Neodymium oxychloride
- Names: Other names Neodymium oxide chloride

Identifiers
- 3D model (JSmol): Interactive image;
- PubChem CID: 172678238;

Properties
- Chemical formula: NdOCl
- Molar mass: 195.69 g/mol
- Appearance: crystals

Structure
- Crystal structure: tetragonal
- Space group: P4/nmm

Related compounds
- Related compounds: Praseodymium oxychloride Holmium oxychloride Erbium oxychloride

= Neodymium oxychloride =

Neodymium oxychloride or neodymium oxide chloride is an inorganic compound of neodymium, oxygen, and chlorine with the chemical formula NdOCl.

==Synthesis==
NdOCl can be synthesized by reacting neodymium oxide (Nd2O3) and calcium dichloride (CaCl2).

Nd2O3 + CaCl2 -> 2NdOCl + CaO

==Physical properties==
The compound forms crystals of tetragonal system, space group P4/nmm.

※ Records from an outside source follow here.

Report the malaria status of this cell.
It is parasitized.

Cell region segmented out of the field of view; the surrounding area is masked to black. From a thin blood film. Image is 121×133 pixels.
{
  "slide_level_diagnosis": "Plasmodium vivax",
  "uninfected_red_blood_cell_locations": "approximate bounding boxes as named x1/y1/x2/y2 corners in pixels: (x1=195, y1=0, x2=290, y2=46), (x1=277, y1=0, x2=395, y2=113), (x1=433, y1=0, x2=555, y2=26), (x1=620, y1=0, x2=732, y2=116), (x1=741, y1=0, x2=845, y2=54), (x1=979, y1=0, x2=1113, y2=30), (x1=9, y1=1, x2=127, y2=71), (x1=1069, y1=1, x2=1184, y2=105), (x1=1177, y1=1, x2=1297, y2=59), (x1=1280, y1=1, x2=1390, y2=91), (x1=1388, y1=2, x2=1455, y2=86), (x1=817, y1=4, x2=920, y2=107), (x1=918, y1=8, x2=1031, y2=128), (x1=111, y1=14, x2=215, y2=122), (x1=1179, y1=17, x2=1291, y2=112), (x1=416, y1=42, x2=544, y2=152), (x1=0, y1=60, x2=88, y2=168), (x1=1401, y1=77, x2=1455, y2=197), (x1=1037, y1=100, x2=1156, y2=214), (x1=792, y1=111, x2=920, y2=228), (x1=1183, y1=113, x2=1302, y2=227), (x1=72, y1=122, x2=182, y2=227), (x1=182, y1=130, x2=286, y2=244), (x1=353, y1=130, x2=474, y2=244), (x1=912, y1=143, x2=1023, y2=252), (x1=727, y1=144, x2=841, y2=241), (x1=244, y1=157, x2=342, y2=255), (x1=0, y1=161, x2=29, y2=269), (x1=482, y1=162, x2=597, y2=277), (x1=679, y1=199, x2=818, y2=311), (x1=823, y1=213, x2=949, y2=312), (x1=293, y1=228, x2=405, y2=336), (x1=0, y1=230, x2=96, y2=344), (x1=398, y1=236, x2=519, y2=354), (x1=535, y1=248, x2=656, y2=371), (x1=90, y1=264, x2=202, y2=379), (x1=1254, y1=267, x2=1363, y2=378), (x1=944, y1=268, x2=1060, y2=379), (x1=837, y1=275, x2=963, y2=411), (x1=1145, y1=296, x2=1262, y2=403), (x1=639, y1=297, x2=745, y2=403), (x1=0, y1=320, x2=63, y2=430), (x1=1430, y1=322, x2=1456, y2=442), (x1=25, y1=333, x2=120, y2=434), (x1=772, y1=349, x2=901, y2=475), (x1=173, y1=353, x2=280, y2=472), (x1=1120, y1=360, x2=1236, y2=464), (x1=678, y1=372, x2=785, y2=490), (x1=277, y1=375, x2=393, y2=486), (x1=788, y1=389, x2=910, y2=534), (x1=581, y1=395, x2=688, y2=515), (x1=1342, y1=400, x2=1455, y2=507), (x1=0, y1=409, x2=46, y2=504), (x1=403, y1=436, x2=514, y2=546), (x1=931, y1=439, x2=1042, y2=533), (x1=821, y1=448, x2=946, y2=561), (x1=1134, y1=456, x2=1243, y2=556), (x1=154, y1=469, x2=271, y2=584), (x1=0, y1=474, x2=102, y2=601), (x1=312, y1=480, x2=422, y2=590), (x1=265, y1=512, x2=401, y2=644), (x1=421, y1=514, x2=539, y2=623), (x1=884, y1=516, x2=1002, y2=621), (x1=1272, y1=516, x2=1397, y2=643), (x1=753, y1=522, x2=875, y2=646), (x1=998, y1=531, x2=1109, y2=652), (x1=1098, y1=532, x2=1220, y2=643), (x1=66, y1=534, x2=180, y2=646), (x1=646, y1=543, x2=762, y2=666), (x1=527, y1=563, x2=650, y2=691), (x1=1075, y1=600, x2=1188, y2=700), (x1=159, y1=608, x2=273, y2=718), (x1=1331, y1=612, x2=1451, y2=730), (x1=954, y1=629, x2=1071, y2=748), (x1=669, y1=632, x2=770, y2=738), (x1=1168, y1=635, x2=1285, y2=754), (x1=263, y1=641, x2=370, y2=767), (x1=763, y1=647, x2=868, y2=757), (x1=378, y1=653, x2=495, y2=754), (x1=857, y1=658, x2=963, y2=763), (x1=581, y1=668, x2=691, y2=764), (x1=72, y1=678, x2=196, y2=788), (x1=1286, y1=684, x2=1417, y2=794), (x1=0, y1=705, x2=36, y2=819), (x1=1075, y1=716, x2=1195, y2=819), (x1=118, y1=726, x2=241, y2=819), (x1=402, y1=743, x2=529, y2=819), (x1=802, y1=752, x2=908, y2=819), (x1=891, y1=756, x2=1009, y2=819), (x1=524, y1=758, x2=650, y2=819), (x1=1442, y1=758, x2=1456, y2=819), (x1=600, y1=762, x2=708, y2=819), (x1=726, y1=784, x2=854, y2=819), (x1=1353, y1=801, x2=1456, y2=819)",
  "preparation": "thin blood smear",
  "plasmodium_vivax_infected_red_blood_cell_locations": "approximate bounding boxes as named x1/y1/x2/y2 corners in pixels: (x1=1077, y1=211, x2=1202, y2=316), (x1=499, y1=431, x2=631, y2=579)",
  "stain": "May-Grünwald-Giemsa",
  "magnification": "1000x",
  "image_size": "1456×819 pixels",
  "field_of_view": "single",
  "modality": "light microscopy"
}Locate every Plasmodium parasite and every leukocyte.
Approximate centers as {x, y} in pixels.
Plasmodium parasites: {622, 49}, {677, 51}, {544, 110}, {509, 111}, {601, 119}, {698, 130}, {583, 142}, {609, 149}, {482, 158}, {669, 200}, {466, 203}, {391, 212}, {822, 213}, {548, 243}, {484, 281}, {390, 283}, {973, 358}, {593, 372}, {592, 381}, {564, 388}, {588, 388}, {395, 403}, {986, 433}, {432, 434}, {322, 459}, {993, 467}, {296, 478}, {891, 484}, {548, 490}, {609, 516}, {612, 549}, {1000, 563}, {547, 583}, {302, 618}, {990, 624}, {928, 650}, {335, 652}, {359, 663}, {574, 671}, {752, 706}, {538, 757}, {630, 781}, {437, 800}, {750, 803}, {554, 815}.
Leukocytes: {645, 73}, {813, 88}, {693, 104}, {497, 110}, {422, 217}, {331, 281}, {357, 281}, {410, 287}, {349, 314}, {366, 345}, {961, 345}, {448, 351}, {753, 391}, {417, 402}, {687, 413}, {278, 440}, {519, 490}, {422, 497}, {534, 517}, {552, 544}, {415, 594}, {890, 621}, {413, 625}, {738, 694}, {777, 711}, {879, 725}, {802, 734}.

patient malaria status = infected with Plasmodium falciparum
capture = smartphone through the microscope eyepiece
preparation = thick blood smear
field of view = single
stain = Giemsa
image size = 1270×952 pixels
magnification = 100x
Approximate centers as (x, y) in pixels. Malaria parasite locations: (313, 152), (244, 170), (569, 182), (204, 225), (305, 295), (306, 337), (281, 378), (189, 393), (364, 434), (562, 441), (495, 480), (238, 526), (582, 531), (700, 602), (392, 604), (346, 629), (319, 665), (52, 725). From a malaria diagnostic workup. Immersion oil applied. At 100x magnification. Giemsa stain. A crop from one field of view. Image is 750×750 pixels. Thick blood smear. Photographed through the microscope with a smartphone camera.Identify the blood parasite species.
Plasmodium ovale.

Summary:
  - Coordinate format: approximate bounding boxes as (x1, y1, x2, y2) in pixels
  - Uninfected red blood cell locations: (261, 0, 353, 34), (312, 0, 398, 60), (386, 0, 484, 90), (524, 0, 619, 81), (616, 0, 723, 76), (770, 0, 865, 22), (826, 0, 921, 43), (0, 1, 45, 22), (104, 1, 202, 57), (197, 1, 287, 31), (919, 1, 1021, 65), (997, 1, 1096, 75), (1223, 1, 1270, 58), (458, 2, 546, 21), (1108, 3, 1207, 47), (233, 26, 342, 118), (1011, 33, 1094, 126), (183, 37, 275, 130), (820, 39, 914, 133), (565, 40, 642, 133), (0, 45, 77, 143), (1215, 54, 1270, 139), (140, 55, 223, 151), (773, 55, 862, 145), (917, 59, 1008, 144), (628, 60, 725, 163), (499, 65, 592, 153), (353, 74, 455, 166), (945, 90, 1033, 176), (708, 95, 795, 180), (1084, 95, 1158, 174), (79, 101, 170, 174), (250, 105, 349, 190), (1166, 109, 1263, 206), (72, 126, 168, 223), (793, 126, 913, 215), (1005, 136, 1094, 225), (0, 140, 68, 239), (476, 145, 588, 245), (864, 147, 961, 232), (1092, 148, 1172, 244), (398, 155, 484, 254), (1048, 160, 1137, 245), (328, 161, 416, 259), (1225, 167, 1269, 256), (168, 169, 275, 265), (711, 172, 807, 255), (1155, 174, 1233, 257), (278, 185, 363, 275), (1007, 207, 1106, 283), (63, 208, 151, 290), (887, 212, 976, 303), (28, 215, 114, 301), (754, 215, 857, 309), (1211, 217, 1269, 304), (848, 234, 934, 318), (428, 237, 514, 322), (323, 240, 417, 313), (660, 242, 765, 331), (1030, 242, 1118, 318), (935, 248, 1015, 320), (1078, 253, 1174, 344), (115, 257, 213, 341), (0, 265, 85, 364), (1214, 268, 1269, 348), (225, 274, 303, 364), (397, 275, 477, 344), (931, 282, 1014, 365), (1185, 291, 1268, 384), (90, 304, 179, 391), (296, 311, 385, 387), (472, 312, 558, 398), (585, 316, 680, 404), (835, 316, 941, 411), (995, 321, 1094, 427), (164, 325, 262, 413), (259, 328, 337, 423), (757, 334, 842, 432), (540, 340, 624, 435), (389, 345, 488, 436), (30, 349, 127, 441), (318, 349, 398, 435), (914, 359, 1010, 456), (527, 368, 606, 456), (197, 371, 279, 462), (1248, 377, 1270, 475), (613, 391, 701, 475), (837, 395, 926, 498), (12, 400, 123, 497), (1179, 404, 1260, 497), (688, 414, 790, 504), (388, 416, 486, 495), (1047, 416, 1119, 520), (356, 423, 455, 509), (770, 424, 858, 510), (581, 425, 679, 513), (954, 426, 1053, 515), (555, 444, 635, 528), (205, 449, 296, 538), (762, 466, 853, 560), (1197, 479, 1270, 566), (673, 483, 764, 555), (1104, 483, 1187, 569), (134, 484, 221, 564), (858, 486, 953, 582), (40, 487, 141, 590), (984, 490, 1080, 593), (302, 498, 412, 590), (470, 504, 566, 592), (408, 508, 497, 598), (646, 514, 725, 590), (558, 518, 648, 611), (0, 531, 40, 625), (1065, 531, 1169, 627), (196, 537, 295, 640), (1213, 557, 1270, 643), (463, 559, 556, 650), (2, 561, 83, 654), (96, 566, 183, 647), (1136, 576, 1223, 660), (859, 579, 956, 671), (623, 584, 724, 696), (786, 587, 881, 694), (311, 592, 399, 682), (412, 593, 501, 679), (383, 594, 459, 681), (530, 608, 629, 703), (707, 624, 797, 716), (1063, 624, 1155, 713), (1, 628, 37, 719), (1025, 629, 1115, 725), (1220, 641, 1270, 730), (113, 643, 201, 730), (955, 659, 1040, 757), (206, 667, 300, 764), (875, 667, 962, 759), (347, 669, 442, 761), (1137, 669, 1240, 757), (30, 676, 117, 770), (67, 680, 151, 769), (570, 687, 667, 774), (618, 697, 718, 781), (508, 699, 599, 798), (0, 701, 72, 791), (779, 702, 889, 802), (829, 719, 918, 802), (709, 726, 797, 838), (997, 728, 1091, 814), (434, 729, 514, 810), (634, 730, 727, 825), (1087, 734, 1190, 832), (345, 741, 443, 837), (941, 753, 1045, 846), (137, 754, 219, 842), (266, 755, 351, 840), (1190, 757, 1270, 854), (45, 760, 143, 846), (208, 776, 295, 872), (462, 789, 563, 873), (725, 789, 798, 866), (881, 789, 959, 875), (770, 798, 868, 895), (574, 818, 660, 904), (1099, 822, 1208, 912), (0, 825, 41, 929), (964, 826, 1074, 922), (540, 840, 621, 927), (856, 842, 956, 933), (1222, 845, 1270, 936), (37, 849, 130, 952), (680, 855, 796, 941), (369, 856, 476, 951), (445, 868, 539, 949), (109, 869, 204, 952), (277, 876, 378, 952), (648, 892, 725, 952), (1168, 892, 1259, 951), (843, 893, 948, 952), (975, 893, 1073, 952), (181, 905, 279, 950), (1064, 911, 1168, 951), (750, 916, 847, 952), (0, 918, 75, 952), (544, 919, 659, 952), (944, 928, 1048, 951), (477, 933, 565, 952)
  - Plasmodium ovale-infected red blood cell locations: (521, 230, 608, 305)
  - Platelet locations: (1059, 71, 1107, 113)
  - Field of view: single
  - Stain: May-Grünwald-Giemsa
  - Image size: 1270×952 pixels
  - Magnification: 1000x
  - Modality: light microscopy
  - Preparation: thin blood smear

It exhibits paramagnetic susceptibility and structural stability.

==Chemical properties==
NdOCl can be reduced to metallic neodymium through high-temperature electrolysis, specifically within the FFC (Fray-Farthing-Chen) process.

NdOCl + 1.5Ca → Nd + CaO + 0.5CaCl2

==Uses==
NdOCl has been investigated as a cathode material for the extraction of metallic neodymium.